La última vez que la había visto fue en una fiesta de la facultad. Se acercó a invitarme a bailar y yo —borracho— le lancé una frase que me pareció luminosa. El contenido se me borró; la intención no: reducir su trabajo a farsa y subirme a mis lecturas recién estrenadas para ganar una altura que no tenía. Ella no protestó. Giró hacia otra pista, archivándome. Ahí terminó lo que nunca nombramos. Antes nos buscábamos en salones vacíos, sin preguntas ni promesas ni encuentros posteriores. Poco tiempo después de la fiesta salió de la facultad y siguió como psicoanalista; yo seguí rascando mis propios escombros.
Ahora estaba frente a mí, cinco años después.
—¿Sigues dando clases? —preguntó.
La pregunta activó la maquinaria vieja. El polvo de siempre buscando el micrófono, las teorías recicladas empujaban desde atrás. Fallé. Dije que escribía una columna que nadie leía. Lo dije orgulloso, como si extinguirse fuera una virtud. Luego solté otras frases blindadas, por si la honestidad intentaba colarse.
Ella escuchó. Cuando acabé, sonrió. No era burla ni ternura: era diagnóstico.
—Voy al baño —dijo.
No volvió.
El cuarto mezcal llegó solo. Lo dejé frente a mí.

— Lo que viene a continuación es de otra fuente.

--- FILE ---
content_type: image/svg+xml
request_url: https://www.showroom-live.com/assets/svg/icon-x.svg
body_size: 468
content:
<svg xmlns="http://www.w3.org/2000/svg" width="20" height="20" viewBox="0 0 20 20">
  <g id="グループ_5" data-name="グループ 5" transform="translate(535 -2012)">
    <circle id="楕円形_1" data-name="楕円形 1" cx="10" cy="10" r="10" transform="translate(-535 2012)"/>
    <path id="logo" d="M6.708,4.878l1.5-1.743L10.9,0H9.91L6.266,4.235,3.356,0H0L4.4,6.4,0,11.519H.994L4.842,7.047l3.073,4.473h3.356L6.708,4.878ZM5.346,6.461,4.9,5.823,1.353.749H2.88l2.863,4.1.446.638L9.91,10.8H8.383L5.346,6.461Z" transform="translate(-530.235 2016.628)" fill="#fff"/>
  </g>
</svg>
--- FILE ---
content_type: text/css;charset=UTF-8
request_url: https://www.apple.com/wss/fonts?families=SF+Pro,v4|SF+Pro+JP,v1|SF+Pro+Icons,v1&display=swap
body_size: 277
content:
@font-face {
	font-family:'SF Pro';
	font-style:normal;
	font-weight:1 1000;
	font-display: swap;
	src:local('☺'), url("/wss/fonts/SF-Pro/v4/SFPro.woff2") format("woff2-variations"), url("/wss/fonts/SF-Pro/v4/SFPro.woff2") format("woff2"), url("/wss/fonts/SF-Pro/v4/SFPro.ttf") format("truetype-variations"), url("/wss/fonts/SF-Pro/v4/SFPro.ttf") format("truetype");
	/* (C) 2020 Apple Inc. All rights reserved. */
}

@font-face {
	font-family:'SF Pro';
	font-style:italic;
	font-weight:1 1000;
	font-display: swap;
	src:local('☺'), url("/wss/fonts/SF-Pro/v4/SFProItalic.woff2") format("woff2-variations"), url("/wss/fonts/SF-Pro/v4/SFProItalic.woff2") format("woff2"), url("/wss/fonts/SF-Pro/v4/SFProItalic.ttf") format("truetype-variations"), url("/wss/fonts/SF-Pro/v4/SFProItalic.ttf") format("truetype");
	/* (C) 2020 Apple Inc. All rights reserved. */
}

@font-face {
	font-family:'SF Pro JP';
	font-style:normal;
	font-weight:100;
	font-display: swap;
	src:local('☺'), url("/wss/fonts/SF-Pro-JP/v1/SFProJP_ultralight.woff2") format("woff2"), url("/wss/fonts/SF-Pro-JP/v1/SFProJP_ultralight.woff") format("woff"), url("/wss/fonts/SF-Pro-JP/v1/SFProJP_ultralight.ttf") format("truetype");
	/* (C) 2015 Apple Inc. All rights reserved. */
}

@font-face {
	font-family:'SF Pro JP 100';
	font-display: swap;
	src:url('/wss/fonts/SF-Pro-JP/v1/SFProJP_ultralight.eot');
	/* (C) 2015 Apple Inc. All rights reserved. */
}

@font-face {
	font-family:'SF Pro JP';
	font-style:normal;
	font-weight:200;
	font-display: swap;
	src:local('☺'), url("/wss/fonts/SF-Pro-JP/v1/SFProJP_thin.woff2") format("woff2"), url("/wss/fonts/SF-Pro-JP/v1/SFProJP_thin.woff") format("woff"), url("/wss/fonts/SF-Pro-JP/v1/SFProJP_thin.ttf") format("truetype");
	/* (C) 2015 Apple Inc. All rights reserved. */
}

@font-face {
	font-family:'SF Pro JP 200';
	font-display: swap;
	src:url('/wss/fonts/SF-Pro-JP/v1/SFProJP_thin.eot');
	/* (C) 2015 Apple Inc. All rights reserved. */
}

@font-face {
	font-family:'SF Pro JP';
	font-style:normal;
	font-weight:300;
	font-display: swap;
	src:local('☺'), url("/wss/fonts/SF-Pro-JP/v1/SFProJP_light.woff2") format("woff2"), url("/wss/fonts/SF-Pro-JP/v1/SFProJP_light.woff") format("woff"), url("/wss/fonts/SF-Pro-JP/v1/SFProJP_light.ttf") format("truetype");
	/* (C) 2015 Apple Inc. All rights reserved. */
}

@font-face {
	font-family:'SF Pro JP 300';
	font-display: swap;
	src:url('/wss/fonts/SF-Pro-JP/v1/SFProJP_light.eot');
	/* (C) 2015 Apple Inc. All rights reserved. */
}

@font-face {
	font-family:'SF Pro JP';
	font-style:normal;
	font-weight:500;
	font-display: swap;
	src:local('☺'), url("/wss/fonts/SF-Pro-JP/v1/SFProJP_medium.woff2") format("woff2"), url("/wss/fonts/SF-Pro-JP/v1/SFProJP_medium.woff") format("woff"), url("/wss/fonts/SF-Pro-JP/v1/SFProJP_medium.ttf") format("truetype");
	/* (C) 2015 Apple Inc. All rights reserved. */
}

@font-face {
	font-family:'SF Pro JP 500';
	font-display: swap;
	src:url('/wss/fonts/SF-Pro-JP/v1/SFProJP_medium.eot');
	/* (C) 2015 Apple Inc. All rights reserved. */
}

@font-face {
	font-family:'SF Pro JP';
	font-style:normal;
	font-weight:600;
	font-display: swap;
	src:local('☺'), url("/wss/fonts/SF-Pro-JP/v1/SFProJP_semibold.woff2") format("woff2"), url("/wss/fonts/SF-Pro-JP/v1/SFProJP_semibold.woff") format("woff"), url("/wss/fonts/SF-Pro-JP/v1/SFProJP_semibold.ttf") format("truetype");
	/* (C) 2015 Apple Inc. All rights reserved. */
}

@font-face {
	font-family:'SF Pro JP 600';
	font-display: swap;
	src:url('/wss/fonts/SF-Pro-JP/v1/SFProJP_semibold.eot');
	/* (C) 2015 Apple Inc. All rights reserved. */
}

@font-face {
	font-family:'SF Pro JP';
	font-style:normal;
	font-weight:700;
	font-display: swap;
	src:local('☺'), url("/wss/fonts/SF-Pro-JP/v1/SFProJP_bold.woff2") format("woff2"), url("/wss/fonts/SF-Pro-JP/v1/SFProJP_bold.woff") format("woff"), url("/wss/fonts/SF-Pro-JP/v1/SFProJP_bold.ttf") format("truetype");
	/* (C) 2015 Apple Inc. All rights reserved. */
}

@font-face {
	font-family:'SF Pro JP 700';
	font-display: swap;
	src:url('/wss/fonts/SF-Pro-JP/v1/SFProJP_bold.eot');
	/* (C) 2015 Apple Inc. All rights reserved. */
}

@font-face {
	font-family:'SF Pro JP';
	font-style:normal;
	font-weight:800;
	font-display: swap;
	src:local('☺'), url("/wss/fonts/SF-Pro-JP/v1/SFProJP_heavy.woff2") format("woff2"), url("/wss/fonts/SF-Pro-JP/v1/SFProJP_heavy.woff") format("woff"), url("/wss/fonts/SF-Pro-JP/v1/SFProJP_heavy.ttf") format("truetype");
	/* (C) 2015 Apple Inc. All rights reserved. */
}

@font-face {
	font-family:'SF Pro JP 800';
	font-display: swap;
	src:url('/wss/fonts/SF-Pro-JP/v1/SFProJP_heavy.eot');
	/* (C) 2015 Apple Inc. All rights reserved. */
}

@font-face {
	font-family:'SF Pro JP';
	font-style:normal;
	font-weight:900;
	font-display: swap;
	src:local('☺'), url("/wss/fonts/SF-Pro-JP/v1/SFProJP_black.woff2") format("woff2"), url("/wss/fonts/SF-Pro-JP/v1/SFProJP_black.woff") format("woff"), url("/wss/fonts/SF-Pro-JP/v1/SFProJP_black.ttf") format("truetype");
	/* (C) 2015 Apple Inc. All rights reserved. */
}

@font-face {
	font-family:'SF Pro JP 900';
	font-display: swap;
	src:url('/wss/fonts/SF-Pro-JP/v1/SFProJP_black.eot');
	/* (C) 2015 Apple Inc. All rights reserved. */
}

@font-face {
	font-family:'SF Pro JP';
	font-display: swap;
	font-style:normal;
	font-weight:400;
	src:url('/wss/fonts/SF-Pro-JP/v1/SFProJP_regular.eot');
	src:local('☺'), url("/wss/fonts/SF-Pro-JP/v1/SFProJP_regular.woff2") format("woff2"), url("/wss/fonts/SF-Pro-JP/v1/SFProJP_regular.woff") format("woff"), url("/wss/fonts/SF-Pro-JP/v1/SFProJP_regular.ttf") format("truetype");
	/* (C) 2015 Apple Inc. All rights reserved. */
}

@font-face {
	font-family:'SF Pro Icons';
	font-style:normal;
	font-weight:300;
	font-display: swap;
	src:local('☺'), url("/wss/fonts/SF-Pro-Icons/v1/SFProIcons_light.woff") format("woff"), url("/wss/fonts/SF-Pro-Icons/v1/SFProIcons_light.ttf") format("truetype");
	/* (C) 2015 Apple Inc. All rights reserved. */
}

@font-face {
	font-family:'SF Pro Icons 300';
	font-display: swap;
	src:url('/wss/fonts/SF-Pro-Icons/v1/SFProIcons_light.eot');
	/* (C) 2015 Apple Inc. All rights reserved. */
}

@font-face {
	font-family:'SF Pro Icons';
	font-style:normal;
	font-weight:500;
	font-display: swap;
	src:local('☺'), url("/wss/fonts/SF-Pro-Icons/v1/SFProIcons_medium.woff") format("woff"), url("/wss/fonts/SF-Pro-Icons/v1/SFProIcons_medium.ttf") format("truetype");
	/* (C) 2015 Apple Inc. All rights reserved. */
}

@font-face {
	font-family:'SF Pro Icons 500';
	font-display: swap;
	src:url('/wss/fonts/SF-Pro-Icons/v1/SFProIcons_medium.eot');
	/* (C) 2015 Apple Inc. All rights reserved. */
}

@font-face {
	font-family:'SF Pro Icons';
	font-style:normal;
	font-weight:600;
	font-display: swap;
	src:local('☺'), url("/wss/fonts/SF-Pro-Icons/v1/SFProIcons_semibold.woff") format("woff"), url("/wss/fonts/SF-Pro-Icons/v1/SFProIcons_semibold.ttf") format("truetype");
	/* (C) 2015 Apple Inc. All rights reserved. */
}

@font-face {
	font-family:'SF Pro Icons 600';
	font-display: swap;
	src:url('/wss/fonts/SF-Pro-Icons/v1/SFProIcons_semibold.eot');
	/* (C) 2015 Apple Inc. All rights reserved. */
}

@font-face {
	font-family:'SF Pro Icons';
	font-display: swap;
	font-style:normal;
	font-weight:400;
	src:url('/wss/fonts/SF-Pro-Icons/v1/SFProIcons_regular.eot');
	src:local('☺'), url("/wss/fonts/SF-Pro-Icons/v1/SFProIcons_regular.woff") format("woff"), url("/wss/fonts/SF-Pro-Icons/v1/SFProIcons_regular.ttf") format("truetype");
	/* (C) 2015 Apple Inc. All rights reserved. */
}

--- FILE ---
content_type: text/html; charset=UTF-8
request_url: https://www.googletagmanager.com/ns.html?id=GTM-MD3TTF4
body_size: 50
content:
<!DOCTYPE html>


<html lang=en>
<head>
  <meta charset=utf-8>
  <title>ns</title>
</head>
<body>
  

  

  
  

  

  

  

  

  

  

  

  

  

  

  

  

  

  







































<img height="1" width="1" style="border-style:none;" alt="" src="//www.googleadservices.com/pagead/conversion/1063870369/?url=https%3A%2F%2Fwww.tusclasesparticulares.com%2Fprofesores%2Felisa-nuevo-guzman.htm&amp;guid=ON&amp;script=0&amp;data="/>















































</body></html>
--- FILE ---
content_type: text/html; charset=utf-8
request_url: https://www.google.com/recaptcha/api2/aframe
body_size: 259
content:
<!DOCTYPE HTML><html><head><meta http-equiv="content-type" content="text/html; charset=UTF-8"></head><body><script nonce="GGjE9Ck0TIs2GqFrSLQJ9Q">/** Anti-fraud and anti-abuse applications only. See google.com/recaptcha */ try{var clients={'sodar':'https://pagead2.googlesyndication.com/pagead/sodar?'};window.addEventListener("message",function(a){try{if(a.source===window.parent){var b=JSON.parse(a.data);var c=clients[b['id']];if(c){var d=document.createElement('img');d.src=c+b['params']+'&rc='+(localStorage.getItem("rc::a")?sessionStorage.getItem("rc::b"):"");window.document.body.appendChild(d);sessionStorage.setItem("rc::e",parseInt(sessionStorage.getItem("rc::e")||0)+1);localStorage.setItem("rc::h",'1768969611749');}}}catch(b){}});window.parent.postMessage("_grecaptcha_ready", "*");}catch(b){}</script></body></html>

Una voz interior me recordó que el vacío es parlanchín cuando se le hidrata. No discutí.
Salí tambaleante y pasé frente a la Libre de Derecho. Mi padre quería que estudiara “algo serio”, aunque siguiera leyendo filosofía, como Antonio Caso. Mi padre, construía escuelas; yo no sé ni levantar una conversación. Escuché al velador arrastrar las llaves. Pensé en preguntarle por la estatua de Caso, la que según mi padre adornaba la biblioteca. Seguí andando. Ya tenía mis propias reliquias.